DOCUMENT TEXT:
···
So in her mind what she did, was let's represent these 2 dots here, and she said I'm gonna move these over, so imagine them disappearing they're no longer fall over to here, and now I can see one 10 and 4 more and I know that's 14. Uh-huh.

[Presenter places the 2 orange counters over 2 of the 6 dots that they covered before with their hand on the ten-frame on the right. They then replace the 2 orange counters with 2 white counters and move the 2 orange counters into the empty boxes next to the 8 dots on the ten-frame on the left.]

So the pony said, well I know that 8 and 6 is equivalent to 10 and 4. Uh-huh and 14 is 10 and 4. Uh-huh, do you like that strategy by the pony? Yeah, she was a bit proud of herself.

[Presenter draws a vertical line with the pink marker to separate the green and pink ideas. They write ‘8 and 6’, then underneath write ‘10 and 4’, then underneath that write ‘14 is 10 and 4’. The presenter then moves the pony figurine under their written idea.]

Gee, so then the pirate came along, ahhh harrr, my hearties, and the pirate, I think we should represent him in red, hopefully you can discern the difference.

[Presenter draws a vertical line with the red marker to separate the pink and red ideas.]

Oh yeah. I know, Yoda had all the writing space and the ponies got a little bit less, and now the pirate got hardly any. But the pirate thought of a similar strategy to the pony, in the idea of moving dots, and he said what he could see is that inside of 8 there's actually 7, because look, if you remove one dot, you now have 7. Aha. And he said and if I put a dot over here, I now have 2 sevens. And he said I just actually know in my brain that 2 sevens is 14.
···
INSTRUCTION A: Edit the records from their first line through the line containing "Transcribe the sheet" by replacing "LilyPond source" with "LilyPond code", and give those lines back with nothing else altered.
INSTRUCTION B: Continue the ten-frame lesson transcript after its last sentence.
···
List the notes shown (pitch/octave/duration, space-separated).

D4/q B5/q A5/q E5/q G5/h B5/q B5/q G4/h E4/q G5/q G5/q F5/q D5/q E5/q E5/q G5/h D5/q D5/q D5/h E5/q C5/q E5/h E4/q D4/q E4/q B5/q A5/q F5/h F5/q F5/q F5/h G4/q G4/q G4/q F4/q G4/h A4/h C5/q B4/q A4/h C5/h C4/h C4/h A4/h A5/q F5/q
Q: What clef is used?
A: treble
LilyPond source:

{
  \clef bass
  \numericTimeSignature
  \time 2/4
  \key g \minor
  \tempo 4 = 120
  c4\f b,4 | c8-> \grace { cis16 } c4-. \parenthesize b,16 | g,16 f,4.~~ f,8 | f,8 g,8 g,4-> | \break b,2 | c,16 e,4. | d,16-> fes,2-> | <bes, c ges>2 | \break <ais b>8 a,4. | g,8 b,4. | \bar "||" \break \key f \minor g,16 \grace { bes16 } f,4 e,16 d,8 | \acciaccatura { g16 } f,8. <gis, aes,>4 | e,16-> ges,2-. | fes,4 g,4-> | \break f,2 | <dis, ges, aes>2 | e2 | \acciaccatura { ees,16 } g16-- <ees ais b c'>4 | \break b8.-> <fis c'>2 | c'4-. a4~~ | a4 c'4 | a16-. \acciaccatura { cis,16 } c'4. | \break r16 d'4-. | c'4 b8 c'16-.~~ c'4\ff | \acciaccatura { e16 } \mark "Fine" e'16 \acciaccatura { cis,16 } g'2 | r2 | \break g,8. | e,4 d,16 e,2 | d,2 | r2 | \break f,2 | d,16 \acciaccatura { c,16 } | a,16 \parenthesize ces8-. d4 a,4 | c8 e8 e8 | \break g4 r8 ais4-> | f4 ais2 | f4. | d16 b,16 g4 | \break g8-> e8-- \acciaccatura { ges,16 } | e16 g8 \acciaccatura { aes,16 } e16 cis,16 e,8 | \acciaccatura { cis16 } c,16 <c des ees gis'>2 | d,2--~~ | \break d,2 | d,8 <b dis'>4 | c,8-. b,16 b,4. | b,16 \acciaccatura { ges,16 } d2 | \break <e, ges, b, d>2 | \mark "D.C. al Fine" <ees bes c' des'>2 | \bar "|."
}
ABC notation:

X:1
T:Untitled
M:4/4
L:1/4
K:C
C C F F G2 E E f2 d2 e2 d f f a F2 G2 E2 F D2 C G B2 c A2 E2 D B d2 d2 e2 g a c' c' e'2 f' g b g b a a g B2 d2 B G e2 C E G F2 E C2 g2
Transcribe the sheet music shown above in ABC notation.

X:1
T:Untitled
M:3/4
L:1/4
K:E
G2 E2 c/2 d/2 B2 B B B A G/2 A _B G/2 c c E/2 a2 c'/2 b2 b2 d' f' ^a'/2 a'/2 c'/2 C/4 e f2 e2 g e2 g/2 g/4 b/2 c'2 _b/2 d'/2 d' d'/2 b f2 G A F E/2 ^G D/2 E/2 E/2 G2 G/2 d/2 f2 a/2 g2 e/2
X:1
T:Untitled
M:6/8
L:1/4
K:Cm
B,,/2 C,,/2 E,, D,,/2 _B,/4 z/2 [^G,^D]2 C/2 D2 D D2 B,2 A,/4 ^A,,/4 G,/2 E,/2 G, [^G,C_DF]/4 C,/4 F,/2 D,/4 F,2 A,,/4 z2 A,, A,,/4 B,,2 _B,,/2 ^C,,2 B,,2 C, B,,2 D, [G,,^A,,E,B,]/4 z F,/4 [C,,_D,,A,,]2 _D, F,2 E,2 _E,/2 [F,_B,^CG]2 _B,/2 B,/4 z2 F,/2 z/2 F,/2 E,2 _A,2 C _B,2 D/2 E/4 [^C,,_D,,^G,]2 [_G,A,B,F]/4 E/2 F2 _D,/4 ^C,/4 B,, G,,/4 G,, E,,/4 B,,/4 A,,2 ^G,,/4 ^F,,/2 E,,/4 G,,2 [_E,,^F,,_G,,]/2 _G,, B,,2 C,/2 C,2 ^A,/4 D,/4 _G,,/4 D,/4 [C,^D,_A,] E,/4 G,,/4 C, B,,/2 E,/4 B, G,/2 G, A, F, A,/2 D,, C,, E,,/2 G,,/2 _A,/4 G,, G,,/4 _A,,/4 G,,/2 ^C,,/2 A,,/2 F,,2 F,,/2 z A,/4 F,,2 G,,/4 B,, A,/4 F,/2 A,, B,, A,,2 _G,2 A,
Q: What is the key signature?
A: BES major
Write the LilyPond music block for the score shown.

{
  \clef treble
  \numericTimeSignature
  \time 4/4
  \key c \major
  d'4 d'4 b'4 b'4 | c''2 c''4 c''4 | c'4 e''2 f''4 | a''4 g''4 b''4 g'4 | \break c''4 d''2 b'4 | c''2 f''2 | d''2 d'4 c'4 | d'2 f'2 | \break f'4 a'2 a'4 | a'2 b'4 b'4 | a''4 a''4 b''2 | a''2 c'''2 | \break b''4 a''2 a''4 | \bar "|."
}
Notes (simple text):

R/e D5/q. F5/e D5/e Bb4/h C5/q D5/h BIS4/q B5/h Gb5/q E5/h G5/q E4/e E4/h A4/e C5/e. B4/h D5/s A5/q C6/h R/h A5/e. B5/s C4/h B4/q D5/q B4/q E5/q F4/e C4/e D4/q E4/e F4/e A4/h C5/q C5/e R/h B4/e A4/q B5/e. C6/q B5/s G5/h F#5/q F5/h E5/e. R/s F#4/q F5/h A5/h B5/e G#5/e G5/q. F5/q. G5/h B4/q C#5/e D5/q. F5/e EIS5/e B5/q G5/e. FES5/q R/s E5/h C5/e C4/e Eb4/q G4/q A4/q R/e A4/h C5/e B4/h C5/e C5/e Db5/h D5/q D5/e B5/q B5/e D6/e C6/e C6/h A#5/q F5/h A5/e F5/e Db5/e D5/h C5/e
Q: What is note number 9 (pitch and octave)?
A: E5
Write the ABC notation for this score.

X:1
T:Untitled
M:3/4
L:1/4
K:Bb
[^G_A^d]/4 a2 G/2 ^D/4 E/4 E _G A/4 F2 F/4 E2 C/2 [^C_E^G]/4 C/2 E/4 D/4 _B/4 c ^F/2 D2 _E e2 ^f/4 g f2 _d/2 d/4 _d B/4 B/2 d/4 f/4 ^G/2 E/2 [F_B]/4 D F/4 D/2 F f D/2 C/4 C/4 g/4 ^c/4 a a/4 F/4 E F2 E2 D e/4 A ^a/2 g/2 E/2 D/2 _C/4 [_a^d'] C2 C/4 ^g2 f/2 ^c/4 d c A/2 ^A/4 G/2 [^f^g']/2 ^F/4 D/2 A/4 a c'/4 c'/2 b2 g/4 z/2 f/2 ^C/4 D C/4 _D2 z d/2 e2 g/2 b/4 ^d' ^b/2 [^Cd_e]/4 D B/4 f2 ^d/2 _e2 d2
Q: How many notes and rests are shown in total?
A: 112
···
TASK ANSWER A:
List the notes shown (pitch/octave/duration, space-separated).

D4/q B5/q A5/q E5/q G5/h B5/q B5/q G4/h E4/q G5/q G5/q F5/q D5/q E5/q E5/q G5/h D5/q D5/q D5/h E5/q C5/q E5/h E4/q D4/q E4/q B5/q A5/q F5/h F5/q F5/q F5/h G4/q G4/q G4/q F4/q G4/h A4/h C5/q B4/q A4/h C5/h C4/h C4/h A4/h A5/q F5/q
Q: What clef is used?
A: treble
LilyPond code:

{
  \clef bass
  \numericTimeSignature
  \time 2/4
  \key g \minor
  \tempo 4 = 120
  c4\f b,4 | c8-> \grace { cis16 } c4-. \parenthesize b,16 | g,16 f,4.~~ f,8 | f,8 g,8 g,4-> | \break b,2 | c,16 e,4. | d,16-> fes,2-> | <bes, c ges>2 | \break <ais b>8 a,4. | g,8 b,4. | \bar "||" \break \key f \minor g,16 \grace { bes16 } f,4 e,16 d,8 | \acciaccatura { g16 } f,8. <gis, aes,>4 | e,16-> ges,2-. | fes,4 g,4-> | \break f,2 | <dis, ges, aes>2 | e2 | \acciaccatura { ees,16 } g16-- <ees ais b c'>4 | \break b8.-> <fis c'>2 | c'4-. a4~~ | a4 c'4 | a16-. \acciaccatura { cis,16 } c'4. | \break r16 d'4-. | c'4 b8 c'16-.~~ c'4\ff | \acciaccatura { e16 } \mark "Fine" e'16 \acciaccatura { cis,16 } g'2 | r2 | \break g,8. | e,4 d,16 e,2 | d,2 | r2 | \break f,2 | d,16 \acciaccatura { c,16 } | a,16 \parenthesize ces8-. d4 a,4 | c8 e8 e8 | \break g4 r8 ais4-> | f4 ais2 | f4. | d16 b,16 g4 | \break g8-> e8-- \acciaccatura { ges,16 } | e16 g8 \acciaccatura { aes,16 } e16 cis,16 e,8 | \acciaccatura { cis16 } c,16 <c des ees gis'>2 | d,2--~~ | \break d,2 | d,8 <b dis'>4 | c,8-. b,16 b,4. | b,16 \acciaccatura { ges,16 } d2 | \break <e, ges, b, d>2 | \mark "D.C. al Fine" <ees bes c' des'>2 | \bar "|."
}
ABC notation:

X:1
T:Untitled
M:4/4
L:1/4
K:C
C C F F G2 E E f2 d2 e2 d f f a F2 G2 E2 F D2 C G B2 c A2 E2 D B d2 d2 e2 g a c' c' e'2 f' g b g b a a g B2 d2 B G e2 C E G F2 E C2 g2
Transcribe the sheet music shown above in ABC notation.

TASK ANSWER B:
[Presenter places one white counter over one of the 8 dots in the ten-frame on the left. They then place one orange counter next to the 6 dots on the ten-frame on the right.]

Yes, and so he said, well eight and, oh that's pink, sorry pirate, 8 and 6 is the same as saying 7 and 7. And that 14 is 7 and 7, and that was the pirate's strategy.

[Presenter starts to write in pink marker, then changes to red and crosses out pink writing. They write ‘8 and 6’, then underneath write ‘7 and 7’, then underneath that write ‘14 is 7 and 7’. The presenter then moves the pirate figurine under their written idea.]

So isn't that really cool, little mathematicians, to think about the idea that you can visualize the dots moving. So even though you see 8, you could change the 8 into 14 if you wanted by visualizing these 2 dots here moving over here.

[Presenter shows the pony strategy again by placing the 2 orange counters over 2 of the 6 dots on the ten-frame on the right. They then replace the 2 orange counters with 2 white counters and move the 2 orange counters into the empty boxes next to the 8 dots on the ten-frame on the left.]

Aha, or if you know double 7, then you could imagine this dot, moving over here to make double 7.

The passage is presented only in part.